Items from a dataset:
* * * * *

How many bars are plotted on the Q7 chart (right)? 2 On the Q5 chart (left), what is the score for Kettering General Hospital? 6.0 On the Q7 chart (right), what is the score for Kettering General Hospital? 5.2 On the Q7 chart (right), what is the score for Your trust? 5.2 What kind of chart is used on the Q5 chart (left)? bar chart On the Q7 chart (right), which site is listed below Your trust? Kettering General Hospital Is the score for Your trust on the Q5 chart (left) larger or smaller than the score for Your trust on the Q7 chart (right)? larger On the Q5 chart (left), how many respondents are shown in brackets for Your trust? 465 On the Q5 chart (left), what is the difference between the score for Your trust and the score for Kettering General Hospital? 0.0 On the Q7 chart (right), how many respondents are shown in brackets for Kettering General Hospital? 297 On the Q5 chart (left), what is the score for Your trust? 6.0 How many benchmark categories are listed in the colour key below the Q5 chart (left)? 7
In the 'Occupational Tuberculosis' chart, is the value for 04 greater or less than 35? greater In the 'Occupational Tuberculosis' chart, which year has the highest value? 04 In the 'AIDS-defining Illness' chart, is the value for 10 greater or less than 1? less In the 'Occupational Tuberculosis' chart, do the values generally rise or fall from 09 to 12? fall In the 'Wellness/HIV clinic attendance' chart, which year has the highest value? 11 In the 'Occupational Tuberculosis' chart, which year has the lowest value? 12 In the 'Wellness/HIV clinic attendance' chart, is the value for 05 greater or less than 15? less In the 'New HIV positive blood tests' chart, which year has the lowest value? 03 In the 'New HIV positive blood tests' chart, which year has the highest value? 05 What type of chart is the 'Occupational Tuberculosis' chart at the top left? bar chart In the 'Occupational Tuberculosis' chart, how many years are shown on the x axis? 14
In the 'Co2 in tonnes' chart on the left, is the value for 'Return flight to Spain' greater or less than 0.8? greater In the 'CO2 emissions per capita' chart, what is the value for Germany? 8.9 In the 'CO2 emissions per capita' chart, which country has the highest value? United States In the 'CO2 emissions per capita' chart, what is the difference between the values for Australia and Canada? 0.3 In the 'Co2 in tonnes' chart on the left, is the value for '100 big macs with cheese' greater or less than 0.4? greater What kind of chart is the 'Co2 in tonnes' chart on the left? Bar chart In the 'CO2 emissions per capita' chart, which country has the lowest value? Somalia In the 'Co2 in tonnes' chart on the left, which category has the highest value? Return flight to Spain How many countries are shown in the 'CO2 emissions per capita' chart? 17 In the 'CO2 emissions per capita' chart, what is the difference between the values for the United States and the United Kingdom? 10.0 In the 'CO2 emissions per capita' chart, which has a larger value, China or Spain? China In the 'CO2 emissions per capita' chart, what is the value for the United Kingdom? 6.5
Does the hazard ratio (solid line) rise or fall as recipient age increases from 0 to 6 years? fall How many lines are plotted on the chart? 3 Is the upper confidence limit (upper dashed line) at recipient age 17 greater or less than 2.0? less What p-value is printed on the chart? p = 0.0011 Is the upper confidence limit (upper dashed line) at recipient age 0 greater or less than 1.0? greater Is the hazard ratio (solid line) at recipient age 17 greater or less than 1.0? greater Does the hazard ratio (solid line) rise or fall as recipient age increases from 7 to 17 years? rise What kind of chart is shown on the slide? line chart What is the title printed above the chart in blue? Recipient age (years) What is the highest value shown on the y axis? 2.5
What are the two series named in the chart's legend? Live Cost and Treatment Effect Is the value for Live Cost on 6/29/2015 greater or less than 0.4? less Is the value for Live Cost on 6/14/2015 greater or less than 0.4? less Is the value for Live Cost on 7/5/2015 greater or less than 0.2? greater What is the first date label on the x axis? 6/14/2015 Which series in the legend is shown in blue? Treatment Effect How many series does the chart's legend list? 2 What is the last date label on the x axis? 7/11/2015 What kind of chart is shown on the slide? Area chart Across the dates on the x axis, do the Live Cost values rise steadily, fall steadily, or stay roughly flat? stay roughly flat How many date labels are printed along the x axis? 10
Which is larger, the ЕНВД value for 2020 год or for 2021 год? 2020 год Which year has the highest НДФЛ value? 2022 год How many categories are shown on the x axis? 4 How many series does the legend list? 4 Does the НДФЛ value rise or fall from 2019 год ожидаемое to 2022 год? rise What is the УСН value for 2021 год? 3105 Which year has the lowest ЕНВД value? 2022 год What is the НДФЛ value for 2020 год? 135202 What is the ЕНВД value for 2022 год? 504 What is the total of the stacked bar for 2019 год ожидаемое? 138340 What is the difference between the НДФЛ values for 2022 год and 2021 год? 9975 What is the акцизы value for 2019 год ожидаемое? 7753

* * * * *

Quote the material from its first line through the line containing "In the 'Occupational Tuberculosis' chart, is", including both of those lines.

How many bars are plotted on the Q7 chart (right)? 2 On the Q5 chart (left), what is the score for Kettering General Hospital? 6.0 On the Q7 chart (right), what is the score for Kettering General Hospital? 5.2 On the Q7 chart (right), what is the score for Your trust? 5.2 What kind of chart is used on the Q5 chart (left)? bar chart On the Q7 chart (right), which site is listed below Your trust? Kettering General Hospital Is the score for Your trust on the Q5 chart (left) larger or smaller than the score for Your trust on the Q7 chart (right)? larger On the Q5 chart (left), how many respondents are shown in brackets for Your trust? 465 On the Q5 chart (left), what is the difference between the score for Your trust and the score for Kettering General Hospital? 0.0 On the Q7 chart (right), how many respondents are shown in brackets for Kettering General Hospital? 297 On the Q5 chart (left), what is the score for Your trust? 6.0 How many benchmark categories are listed in the colour key below the Q5 chart (left)? 7
In the 'Occupational Tuberculosis' chart, is the value for 04 greater or less than 35? greater In the 'Occupational Tuberculosis' chart, which year has the highest value? 04 In the 'AIDS-defining Illness' chart, is the value for 10 greater or less than 1? less In the 'Occupational Tuberculosis' chart, do the values generally rise or fall from 09 to 12? fall In the 'Wellness/HIV clinic attendance' chart, which year has the highest value? 11 In the 'Occupational Tuberculosis' chart, which year has the lowest value? 12 In the 'Wellness/HIV clinic attendance' chart, is the value for 05 greater or less than 15? less In the 'New HIV positive blood tests' chart, which year has the lowest value? 03 In the 'New HIV positive blood tests' chart, which year has the highest value? 05 What type of chart is the 'Occupational Tuberculosis' chart at the top left? bar chart In the 'Occupational Tuberculosis' chart, how many years are shown on the x axis? 14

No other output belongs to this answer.